The Jan. 17 meteor showered small fragments down toward Earth near Livingston County’s Hamburg Township west of Detroit. Witnesses watched the spectacular meteor flash across southern Michigan skies. People in Illinois, Indiana, Pennsylvania, Ohio, Missouri and Ontario, Canada, also reported seeing the meteor.

It’s rare for such large meteor events to occur in a heavily populated area within the recording capability of several scientific instruments.

“This event kind of fell into our laps; we were studying something else,” said Michael Hedlin, head of the Laboratory for Atmospheric Acoustics at Scripps.

Hedlin’s team was researching atmospheric gravity waves using infrasound sensors across the eastern and central U.S., which constantly record low-frequency sound. When the meteor made its sonic boom, Hedlin knew he had plenty of infrasound data related to it.
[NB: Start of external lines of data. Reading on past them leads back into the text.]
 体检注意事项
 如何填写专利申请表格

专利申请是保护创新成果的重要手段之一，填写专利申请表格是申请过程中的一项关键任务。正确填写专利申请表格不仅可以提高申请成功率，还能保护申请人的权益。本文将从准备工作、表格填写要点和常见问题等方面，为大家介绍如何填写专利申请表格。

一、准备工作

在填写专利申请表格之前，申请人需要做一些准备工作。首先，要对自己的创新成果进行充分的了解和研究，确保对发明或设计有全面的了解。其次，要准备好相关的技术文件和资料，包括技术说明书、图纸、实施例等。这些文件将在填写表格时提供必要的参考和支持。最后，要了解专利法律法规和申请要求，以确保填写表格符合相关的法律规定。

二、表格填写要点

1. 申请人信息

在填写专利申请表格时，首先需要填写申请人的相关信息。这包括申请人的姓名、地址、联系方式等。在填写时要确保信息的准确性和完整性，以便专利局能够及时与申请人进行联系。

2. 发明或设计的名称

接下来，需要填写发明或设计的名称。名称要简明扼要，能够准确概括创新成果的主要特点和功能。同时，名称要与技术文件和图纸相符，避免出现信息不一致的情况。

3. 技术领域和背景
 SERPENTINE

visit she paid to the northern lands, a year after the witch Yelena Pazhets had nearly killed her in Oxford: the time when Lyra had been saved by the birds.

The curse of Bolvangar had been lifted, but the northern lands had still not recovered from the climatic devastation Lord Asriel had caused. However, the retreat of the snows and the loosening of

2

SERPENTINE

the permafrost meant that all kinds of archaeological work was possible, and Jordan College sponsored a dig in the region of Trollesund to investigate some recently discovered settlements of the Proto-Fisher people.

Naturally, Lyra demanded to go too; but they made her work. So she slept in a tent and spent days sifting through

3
Seismologist Jeroen Ritsema at the University of Michigan’s Department of Earth and Environmental Sciences also didn’t expect to study the event. But he knew that he could review constantly recorded seismic data from the region to find the meteor’s burst.

Seismometers are sensitive and record the smallest ground movements, Ritsema said. He was able to track the recording of the meteor’s blast at seven seismometer stations in Michigan, Ohio and Ontario.

Hedlin contacted Ritsema to combine their separate disciplines into a research project.

“We could locate it (seismically) at exactly the same location where the infrasound was placing it,” Ritsema said.

The two research teams together confirmed the location the bolide came into the atmosphere over Michigan and the time of the blast.

Buried in the collected data could be more new knowledge about bolide meteorite events, said Hedlin.

“They probably have a lot of secrets we haven’t found yet,” he said. “I want to find out.”